* _Short task_
How many lines in the entries contain the string "white"? Reply with the number alone.

Recorded data:
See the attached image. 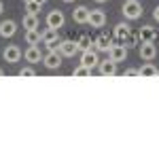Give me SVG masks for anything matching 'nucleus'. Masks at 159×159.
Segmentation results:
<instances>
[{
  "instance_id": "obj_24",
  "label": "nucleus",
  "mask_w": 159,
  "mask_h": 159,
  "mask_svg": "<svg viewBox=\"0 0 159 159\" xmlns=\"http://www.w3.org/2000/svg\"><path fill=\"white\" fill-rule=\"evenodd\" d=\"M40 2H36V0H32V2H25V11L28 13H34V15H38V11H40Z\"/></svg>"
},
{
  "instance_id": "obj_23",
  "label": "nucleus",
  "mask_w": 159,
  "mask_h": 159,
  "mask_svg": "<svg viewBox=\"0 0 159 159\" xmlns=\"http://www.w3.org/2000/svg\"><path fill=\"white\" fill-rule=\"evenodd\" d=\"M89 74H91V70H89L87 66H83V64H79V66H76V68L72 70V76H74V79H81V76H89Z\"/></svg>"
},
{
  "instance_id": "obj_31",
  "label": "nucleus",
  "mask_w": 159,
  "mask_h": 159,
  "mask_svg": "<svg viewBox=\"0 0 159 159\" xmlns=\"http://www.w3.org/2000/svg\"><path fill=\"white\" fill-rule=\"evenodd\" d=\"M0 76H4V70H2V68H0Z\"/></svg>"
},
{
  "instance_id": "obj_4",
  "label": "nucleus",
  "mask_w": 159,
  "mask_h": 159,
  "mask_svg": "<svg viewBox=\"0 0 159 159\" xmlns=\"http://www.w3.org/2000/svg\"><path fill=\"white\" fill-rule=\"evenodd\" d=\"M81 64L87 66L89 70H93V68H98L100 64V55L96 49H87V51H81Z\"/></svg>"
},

* _Exercise answer_
4